Perhaps most strikingly, the census does not take into account the astronomical rise in personal debt--not to pay for luxuries but necessities. The US savings rate (the percentage of personal income which is not spent each year) dropped to less than zero in October 1998, and has stayed there since--for the first time since the Great Depression. The typical household is, in other words, spending more than it earns. And repayment of debt now totals 17 percent of consumer income. For this reason, bankruptcy filings have doubled since 1990.
Moreover, the Census Bureau doesn't actually measure prosperity. For reasons it does not explain, it has a 'reportable upper limit' of $1 million--so the massive incomes of millionaires and billionaires which far exceed $1 million go unreported. This greatly distorts the bureau's measure of wealth inequality in the US. A far more accurate but less publicised study, called The Widening Income Gulf was released by the Congressional Budget Office several weeks before the Census Bureau's report. It showed that wealth in the US today is more concentrated at the top than at any time since the Great Depression. If only financial wealth is considered, the richest 0.5 percent of the population (about 450,000 households) now owns 42 percent of US financial wealth.
The personal wealth of Microsoft chairman Bill Gates alone, at $85 billion, is greater than the combined holdings Of 40 percent of the US population. Forbes magazine's annual report on the 400 richest Americans, released in September, notes that their combined net worth reached $1 trillion--a figure greater than the gross domestic product of China. In 1999 three of the richest Americans--Gates, Paul Allen and Warren Buffet--have a combined wealth of $156 billion, greater than the combined gross national products of the poorest 43 nations on earth.
For the working class, this has meant that recession conditions persist within the boom economy. Layoffs totalled nearly 700,000 in 1998. Child poverty remains at 21 percent--the highest in the industrialised world. In Los Angeles, the richest city in the US, one in three children live in poverty.

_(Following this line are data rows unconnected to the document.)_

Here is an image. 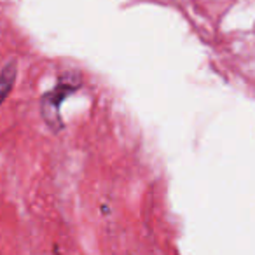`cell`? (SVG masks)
<instances>
[{
  "label": "cell",
  "instance_id": "7a4b0ae2",
  "mask_svg": "<svg viewBox=\"0 0 255 255\" xmlns=\"http://www.w3.org/2000/svg\"><path fill=\"white\" fill-rule=\"evenodd\" d=\"M16 79V61L11 60L4 65L2 68V75H0V91H2V100L7 98V95L11 93V88L14 84Z\"/></svg>",
  "mask_w": 255,
  "mask_h": 255
},
{
  "label": "cell",
  "instance_id": "6da1fadb",
  "mask_svg": "<svg viewBox=\"0 0 255 255\" xmlns=\"http://www.w3.org/2000/svg\"><path fill=\"white\" fill-rule=\"evenodd\" d=\"M68 89H72L70 86H65V88H58L54 89L53 93L46 95L42 98V116L44 119L47 121L49 126H53L54 129H60L61 128V123H60V112H58V107H60V102H61V96H65L68 93Z\"/></svg>",
  "mask_w": 255,
  "mask_h": 255
}]
</instances>
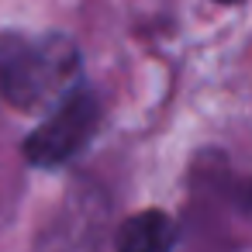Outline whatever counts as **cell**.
<instances>
[{
  "label": "cell",
  "instance_id": "obj_4",
  "mask_svg": "<svg viewBox=\"0 0 252 252\" xmlns=\"http://www.w3.org/2000/svg\"><path fill=\"white\" fill-rule=\"evenodd\" d=\"M242 204H245V211L252 214V180H249V183L242 187Z\"/></svg>",
  "mask_w": 252,
  "mask_h": 252
},
{
  "label": "cell",
  "instance_id": "obj_1",
  "mask_svg": "<svg viewBox=\"0 0 252 252\" xmlns=\"http://www.w3.org/2000/svg\"><path fill=\"white\" fill-rule=\"evenodd\" d=\"M80 49L66 35L0 32V100L32 111L76 90Z\"/></svg>",
  "mask_w": 252,
  "mask_h": 252
},
{
  "label": "cell",
  "instance_id": "obj_3",
  "mask_svg": "<svg viewBox=\"0 0 252 252\" xmlns=\"http://www.w3.org/2000/svg\"><path fill=\"white\" fill-rule=\"evenodd\" d=\"M176 242V224L166 211H138L131 214L121 231H118V249L114 252H173Z\"/></svg>",
  "mask_w": 252,
  "mask_h": 252
},
{
  "label": "cell",
  "instance_id": "obj_2",
  "mask_svg": "<svg viewBox=\"0 0 252 252\" xmlns=\"http://www.w3.org/2000/svg\"><path fill=\"white\" fill-rule=\"evenodd\" d=\"M100 125V100L90 90H69L59 107L25 138L21 152L32 166L38 169H56L63 162H69L97 131Z\"/></svg>",
  "mask_w": 252,
  "mask_h": 252
},
{
  "label": "cell",
  "instance_id": "obj_5",
  "mask_svg": "<svg viewBox=\"0 0 252 252\" xmlns=\"http://www.w3.org/2000/svg\"><path fill=\"white\" fill-rule=\"evenodd\" d=\"M218 4H238V0H218Z\"/></svg>",
  "mask_w": 252,
  "mask_h": 252
}]
</instances>
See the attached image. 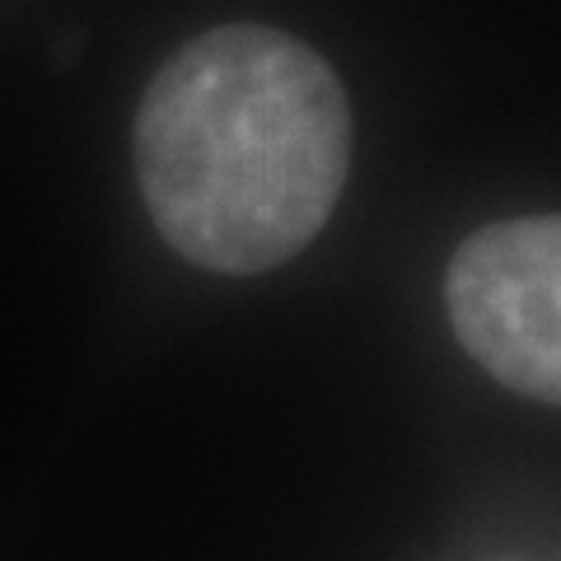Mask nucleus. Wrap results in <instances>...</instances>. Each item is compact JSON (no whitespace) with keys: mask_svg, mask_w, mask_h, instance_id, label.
I'll return each instance as SVG.
<instances>
[{"mask_svg":"<svg viewBox=\"0 0 561 561\" xmlns=\"http://www.w3.org/2000/svg\"><path fill=\"white\" fill-rule=\"evenodd\" d=\"M154 230L187 262L253 276L319 239L351 173V103L313 47L225 24L160 66L136 113Z\"/></svg>","mask_w":561,"mask_h":561,"instance_id":"1","label":"nucleus"},{"mask_svg":"<svg viewBox=\"0 0 561 561\" xmlns=\"http://www.w3.org/2000/svg\"><path fill=\"white\" fill-rule=\"evenodd\" d=\"M445 300L468 356L524 398L561 393V220L478 230L449 262Z\"/></svg>","mask_w":561,"mask_h":561,"instance_id":"2","label":"nucleus"}]
</instances>
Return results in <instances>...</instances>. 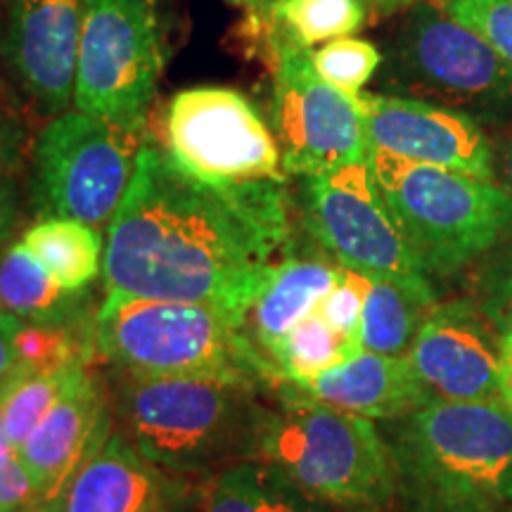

Last spring the United Way of Los Angeles released its Tale of Two Cities report, which concluded, 'Economic conditions for children have not been so precarious since the Great Depression.' Food banks report that their recipients are increasing at a steady rate of 10 percent per year. According to the New York City Coalition Against Hunger, 58,000 people were turned away from soup kitchens in a single month last winter. As for former welfare recipients' share of the economic miracle, a National Governors' Association survey estimates that about half of those who have been cut off government assistance have no jobs, while the rest are typically toiling away at low wage jobs without health coverage. A study of the poor by the National Catholic Social Justice Lobby showed that 24 percent of those surveyed said they couldn't provide enough food for their children, 46 percent said they were eating less, and 36 percent said they had to forego needed medical care.
Far from basking in the glow of prosperity, US workers are continuing to suffer falling living standards. This is just a glimpse of the misery that the next recession will bring.